(Recorded data)
--- --- ---

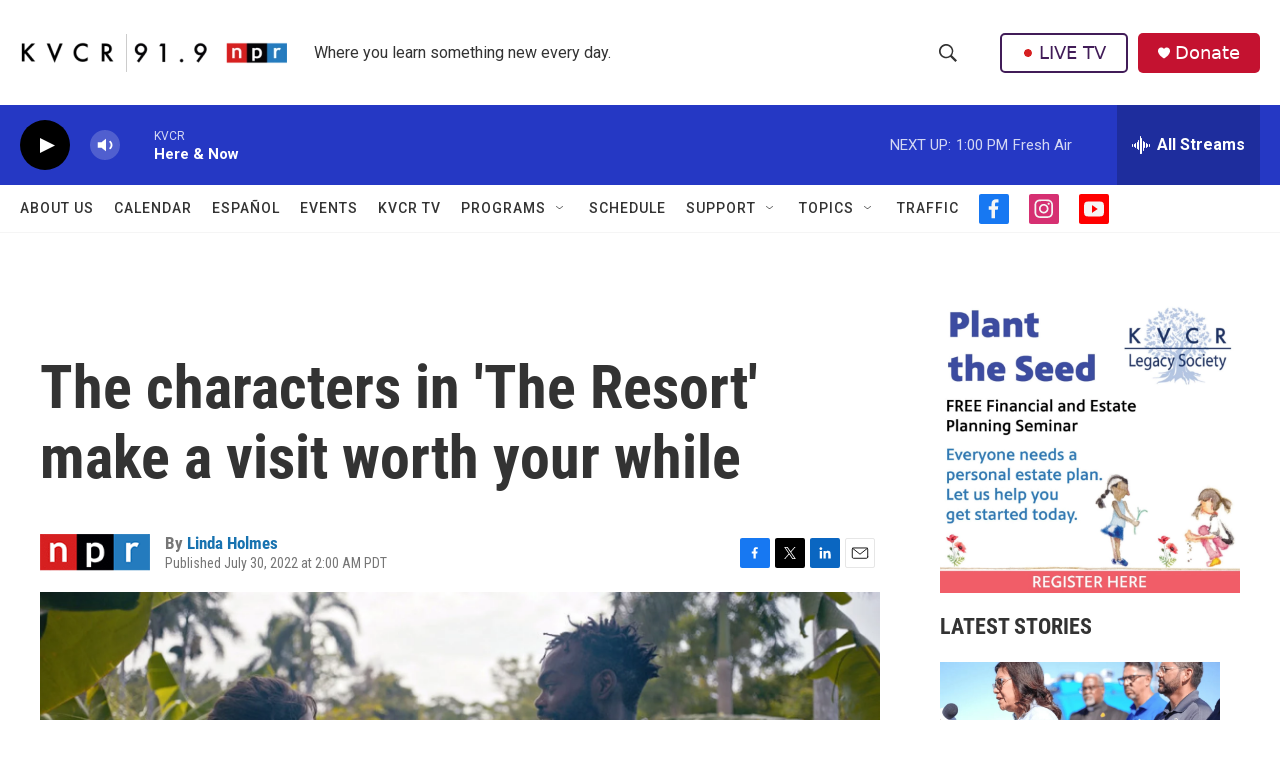

--- FILE ---
content_type: text/html; charset=utf-8
request_url: https://www.google.com/recaptcha/api2/aframe
body_size: 267
content:
<!DOCTYPE HTML><html><head><meta http-equiv="content-type" content="text/html; charset=UTF-8"></head><body><script nonce="1hIp9v0-jyXzbaeHQ_7MXQ">/** Anti-fraud and anti-abuse applications only. See google.com/recaptcha */ try{var clients={'sodar':'https://pagead2.googlesyndication.com/pagead/sodar?'};window.addEventListener("message",function(a){try{if(a.source===window.parent){var b=JSON.parse(a.data);var c=clients[b['id']];if(c){var d=document.createElement('img');d.src=c+b['params']+'&rc='+(localStorage.getItem("rc::a")?sessionStorage.getItem("rc::b"):"");window.document.body.appendChild(d);sessionStorage.setItem("rc::e",parseInt(sessionStorage.getItem("rc::e")||0)+1);localStorage.setItem("rc::h",'1768938781880');}}}catch(b){}});window.parent.postMessage("_grecaptcha_ready", "*");}catch(b){}</script></body></html>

--- --- ---

• WHAT TO DO
Please write out, exactly as they appear, the lines from the line containing "content_type: text/html; charset=utf-8" through the last line of the records above, both included.

• EXERCISE OUTPUT
content_type: text/html; charset=utf-8
request_url: https://www.google.com/recaptcha/api2/aframe
body_size: 267
content:
<!DOCTYPE HTML><html><head><meta http-equiv="content-type" content="text/html; charset=UTF-8"></head><body><script nonce="1hIp9v0-jyXzbaeHQ_7MXQ">/** Anti-fraud and anti-abuse applications only. See google.com/recaptcha */ try{var clients={'sodar':'https://pagead2.googlesyndication.com/pagead/sodar?'};window.addEventListener("message",function(a){try{if(a.source===window.parent){var b=JSON.parse(a.data);var c=clients[b['id']];if(c){var d=document.createElement('img');d.src=c+b['params']+'&rc='+(localStorage.getItem("rc::a")?sessionStorage.getItem("rc::b"):"");window.document.body.appendChild(d);sessionStorage.setItem("rc::e",parseInt(sessionStorage.getItem("rc::e")||0)+1);localStorage.setItem("rc::h",'1768938781880');}}}catch(b){}});window.parent.postMessage("_grecaptcha_ready", "*");}catch(b){}</script></body></html>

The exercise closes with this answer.